Nancy Lachel, master baker at the Farmers Market, has spoiled me. As Market Manager my main job perk is that of official Taster of Treats. Every time a new recipe is baked, first bite is mine. She brought out a new chocolate pecan bar last week that left me speechless.
This week I am in training. The Big Day arrives on Saturday. I guess it is because of my exalted position at the market that I was chosen to act as a judge at the 3rd annual Chocolate on the Beach Festival. Everyone has highlights in life that remain frozen in time as dazzling memories to brighten later, less sparkling days- this promises to be one of those days! I have studied the categories, trying to anticipate the goodies that will appear. I figure that pacing myself is going to be very, very important. One of my fellow judges will be the honorable JP Patches. I’m not sure just what qualifications as taster he brings to the table, but this promises to be a really fun experience. Pacific Beach Elementary School is headquarters for the Saturday and Sunday event, and there is a long list of special goings-on at http://www.chocolateonthebeachfestival.com/events.htm
Maybe the abundance of chocolate this weekend will encourage someone to open a Chocolate Store in Hoquiam? I selfishly say Hoquiam, because it’s closer for me, but Aberdeen could use a Chocolate emporium also. When times are hard, people will still buy chocolate! I could go into raptures about the many healthy attributes , and I understand that a calm euphoria is also credited to eating chocolate. I read an article recently about a couple who dearly wished to live on a remote island off the coast of Maine. Problem was, they still needed to earn a living. They are now successful entrepeneurs , selling chocolate to connoisseurs far and wide. Think about it- as businesses go, this is a sure thing. I would dearly love to have a truffle maker join the farmers market co-op. Call me!

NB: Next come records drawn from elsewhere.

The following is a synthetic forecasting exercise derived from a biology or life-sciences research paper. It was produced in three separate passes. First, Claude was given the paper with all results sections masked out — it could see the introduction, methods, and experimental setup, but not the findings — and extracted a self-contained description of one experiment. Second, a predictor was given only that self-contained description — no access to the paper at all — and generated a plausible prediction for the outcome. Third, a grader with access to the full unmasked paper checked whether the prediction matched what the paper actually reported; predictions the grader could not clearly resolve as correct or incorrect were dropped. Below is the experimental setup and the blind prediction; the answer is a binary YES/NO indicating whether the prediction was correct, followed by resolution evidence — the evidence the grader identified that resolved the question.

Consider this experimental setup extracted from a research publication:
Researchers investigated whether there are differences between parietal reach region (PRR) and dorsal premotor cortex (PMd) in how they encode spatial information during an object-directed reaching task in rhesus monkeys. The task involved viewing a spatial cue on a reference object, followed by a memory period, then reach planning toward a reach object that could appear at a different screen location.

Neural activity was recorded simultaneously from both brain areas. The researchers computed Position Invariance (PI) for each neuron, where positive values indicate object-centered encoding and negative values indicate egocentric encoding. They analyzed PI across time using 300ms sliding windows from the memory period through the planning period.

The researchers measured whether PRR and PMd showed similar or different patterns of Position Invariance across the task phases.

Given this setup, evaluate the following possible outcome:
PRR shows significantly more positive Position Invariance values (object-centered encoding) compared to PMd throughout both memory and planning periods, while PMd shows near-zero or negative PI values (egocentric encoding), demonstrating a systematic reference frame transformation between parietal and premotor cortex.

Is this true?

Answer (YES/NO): NO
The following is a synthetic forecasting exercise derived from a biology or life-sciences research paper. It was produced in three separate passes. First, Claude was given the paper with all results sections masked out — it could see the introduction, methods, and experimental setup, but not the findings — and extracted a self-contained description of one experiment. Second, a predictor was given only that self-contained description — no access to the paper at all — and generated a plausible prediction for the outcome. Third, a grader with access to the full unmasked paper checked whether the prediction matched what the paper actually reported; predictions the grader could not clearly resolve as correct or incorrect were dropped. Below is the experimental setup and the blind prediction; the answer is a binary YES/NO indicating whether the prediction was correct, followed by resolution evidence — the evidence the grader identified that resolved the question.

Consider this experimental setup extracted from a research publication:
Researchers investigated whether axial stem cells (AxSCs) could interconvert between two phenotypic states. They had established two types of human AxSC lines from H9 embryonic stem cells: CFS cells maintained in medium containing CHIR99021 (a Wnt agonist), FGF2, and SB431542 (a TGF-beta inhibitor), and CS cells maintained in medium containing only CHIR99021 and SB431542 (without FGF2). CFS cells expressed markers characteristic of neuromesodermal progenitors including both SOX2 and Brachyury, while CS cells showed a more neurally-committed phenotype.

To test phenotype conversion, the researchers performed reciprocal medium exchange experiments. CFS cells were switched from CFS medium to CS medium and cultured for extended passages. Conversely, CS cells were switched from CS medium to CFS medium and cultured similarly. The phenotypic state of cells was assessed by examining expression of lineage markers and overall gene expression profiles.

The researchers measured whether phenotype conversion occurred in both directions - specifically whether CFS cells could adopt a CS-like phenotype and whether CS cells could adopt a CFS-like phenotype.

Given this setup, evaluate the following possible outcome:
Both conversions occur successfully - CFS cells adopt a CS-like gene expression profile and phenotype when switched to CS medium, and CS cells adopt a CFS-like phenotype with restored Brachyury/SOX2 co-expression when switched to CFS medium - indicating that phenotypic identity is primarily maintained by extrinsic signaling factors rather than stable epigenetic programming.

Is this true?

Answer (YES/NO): NO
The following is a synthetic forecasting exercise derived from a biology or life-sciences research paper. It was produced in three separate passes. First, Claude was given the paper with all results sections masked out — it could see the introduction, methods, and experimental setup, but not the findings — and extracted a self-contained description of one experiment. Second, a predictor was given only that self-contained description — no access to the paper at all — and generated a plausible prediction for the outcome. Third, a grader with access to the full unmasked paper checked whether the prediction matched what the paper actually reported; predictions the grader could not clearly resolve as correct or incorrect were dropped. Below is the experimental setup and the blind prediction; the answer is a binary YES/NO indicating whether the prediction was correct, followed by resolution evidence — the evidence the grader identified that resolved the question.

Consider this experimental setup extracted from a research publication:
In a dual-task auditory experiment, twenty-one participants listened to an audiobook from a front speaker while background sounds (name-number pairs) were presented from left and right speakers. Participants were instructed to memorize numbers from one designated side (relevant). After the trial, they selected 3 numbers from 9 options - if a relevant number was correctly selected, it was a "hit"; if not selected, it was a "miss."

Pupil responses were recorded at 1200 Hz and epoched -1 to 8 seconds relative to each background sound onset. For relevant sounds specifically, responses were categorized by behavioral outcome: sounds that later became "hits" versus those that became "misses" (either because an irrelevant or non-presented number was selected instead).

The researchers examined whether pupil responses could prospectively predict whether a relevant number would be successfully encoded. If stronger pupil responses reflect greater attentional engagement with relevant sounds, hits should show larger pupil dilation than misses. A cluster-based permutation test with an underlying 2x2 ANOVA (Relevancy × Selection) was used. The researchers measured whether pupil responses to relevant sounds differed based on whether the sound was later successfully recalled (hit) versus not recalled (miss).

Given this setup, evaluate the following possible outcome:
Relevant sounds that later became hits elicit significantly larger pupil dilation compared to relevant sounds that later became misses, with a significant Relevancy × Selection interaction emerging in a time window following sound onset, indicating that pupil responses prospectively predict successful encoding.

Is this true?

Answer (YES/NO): NO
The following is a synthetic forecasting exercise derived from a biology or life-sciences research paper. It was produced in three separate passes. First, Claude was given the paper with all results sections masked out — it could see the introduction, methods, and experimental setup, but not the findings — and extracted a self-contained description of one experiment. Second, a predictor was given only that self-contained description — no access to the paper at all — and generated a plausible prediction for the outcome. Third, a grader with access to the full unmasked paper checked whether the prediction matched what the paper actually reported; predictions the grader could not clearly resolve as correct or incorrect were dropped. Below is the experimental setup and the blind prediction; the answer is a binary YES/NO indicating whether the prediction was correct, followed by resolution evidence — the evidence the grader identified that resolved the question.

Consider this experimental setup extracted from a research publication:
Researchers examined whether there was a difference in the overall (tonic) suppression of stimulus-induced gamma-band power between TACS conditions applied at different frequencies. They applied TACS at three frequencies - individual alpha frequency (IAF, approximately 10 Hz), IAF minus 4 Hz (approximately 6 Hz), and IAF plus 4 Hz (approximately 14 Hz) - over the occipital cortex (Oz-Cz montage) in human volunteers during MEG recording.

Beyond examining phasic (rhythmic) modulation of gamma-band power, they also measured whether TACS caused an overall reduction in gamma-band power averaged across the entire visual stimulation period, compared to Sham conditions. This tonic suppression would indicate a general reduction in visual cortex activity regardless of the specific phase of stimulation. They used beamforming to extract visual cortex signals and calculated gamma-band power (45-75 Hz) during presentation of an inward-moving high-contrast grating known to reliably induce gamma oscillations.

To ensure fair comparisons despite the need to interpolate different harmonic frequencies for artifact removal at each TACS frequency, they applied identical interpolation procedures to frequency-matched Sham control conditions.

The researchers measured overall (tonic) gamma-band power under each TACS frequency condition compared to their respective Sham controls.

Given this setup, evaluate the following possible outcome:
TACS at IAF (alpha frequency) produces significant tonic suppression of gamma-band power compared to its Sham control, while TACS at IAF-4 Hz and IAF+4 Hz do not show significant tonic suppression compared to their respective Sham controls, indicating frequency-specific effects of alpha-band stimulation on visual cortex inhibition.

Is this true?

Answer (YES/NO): NO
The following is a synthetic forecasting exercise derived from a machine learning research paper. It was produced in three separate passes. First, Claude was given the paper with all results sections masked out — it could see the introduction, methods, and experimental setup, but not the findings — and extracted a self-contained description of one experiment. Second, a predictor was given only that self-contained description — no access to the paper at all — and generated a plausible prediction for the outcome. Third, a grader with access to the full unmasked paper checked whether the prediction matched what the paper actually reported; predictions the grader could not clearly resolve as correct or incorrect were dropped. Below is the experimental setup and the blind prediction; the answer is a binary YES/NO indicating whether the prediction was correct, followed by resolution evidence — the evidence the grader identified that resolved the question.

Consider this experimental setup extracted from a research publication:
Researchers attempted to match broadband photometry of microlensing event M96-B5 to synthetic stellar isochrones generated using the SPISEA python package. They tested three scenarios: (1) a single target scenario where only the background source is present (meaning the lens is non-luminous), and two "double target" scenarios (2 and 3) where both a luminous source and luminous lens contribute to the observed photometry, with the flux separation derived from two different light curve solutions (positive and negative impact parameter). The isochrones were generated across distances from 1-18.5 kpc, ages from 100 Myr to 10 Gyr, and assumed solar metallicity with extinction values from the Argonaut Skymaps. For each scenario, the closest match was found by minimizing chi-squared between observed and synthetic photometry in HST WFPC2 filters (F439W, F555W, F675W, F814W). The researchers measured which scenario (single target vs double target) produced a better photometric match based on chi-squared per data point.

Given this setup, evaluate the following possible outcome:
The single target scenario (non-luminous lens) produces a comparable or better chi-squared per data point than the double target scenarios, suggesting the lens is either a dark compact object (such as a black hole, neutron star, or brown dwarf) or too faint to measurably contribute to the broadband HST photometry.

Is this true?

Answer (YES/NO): NO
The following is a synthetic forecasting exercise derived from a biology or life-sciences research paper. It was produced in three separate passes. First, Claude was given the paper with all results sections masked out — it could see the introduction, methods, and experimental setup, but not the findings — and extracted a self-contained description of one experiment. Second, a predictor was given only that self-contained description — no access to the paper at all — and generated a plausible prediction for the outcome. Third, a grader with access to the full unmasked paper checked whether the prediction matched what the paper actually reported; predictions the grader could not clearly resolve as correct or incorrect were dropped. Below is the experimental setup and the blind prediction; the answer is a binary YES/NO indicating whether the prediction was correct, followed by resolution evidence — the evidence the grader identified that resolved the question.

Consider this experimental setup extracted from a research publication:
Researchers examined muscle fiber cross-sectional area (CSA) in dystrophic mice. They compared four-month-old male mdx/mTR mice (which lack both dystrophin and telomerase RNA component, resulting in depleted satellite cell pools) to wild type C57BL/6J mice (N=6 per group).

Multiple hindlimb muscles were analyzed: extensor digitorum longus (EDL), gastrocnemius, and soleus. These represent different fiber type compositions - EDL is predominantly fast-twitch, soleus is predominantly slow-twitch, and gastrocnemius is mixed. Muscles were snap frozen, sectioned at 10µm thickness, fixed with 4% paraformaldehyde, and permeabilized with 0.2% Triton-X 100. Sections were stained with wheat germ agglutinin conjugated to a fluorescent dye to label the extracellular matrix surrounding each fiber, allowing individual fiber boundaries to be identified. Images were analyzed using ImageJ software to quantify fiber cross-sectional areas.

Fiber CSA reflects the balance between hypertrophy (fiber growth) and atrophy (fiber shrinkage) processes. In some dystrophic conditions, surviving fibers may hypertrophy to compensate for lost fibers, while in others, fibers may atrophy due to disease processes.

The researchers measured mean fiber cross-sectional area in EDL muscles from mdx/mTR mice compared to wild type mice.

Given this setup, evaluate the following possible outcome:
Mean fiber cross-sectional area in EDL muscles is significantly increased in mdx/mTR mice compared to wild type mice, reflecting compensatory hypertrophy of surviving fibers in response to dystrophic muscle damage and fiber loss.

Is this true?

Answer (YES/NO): NO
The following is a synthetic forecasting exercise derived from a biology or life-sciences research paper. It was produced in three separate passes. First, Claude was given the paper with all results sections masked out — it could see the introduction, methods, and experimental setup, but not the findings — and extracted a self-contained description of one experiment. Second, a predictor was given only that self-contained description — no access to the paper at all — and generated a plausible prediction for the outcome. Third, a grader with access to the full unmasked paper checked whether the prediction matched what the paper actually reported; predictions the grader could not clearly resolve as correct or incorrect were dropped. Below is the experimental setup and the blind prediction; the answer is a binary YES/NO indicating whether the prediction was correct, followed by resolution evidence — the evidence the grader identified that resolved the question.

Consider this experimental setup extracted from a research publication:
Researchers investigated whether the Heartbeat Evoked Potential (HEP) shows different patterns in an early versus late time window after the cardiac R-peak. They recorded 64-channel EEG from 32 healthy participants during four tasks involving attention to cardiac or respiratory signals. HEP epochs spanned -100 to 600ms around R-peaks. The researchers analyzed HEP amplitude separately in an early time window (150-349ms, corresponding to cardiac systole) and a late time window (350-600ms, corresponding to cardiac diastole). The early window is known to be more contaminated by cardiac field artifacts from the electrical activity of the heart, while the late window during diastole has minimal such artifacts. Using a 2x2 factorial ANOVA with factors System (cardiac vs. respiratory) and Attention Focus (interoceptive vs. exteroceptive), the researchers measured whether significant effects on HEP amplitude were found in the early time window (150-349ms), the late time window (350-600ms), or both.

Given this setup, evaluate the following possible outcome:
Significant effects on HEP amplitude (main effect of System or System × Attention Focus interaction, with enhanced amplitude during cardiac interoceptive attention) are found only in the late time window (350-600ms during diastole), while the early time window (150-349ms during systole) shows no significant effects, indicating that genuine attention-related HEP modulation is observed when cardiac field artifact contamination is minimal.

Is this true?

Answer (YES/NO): NO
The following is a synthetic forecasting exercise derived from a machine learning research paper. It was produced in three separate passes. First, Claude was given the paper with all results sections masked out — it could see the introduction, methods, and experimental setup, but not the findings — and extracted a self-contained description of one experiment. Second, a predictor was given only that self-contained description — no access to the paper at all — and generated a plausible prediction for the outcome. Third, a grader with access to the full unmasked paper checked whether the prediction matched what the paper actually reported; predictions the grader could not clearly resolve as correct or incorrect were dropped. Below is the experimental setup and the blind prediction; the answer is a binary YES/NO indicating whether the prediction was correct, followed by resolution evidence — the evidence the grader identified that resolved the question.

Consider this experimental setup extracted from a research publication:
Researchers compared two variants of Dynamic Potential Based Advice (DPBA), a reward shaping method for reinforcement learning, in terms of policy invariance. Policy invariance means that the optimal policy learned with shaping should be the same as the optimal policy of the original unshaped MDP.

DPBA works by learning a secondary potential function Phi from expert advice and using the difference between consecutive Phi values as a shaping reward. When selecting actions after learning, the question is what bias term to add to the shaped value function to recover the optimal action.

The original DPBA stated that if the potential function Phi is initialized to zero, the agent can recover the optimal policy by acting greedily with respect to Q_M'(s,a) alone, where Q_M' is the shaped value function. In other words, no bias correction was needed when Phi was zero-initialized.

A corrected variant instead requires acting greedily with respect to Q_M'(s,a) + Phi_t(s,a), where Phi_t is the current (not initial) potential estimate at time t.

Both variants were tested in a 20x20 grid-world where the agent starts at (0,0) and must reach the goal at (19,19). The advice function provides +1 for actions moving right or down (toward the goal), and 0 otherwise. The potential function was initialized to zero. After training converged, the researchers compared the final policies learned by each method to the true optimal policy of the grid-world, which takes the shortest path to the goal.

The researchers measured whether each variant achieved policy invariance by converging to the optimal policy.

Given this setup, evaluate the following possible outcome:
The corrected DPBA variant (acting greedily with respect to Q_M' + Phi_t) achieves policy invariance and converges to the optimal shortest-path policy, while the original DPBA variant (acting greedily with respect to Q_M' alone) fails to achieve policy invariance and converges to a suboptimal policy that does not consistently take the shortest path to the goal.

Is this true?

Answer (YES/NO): NO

As Spring sneaks it’s way into town, the tables at the Farmers Market slowly begin to fill with plants. We have already begun tempting gardeners with big, healthy rhubarb plants and several varieties of berries. Some hearty herbs are ready to go into the soil, and plain brown boxes from seed companies keep arriving. We are trying to convince an heirloom seed grower in Raymond to join us and hope to have his product soon. Meanwhile, Levee Feed and Pet Supply has just opened across the Hoquiam river in the old Safeway building, and they have shiny new shovels and rakes to make the tilling of the soil as pleasant as possible.
Life is as hectic as we allow it to become. Sometimes it’s good to take a purposeful break from all the busy-ness that threatens to engulf our days. Next time you’re driving thru town, pull into our place along the river.
Meander thru our vendor stalls, settle into an easy chair and chat with us for a while. We may not have a cracker barrel, but we do have friendly faces, free advice, and the true wish to be a bright spot in your day.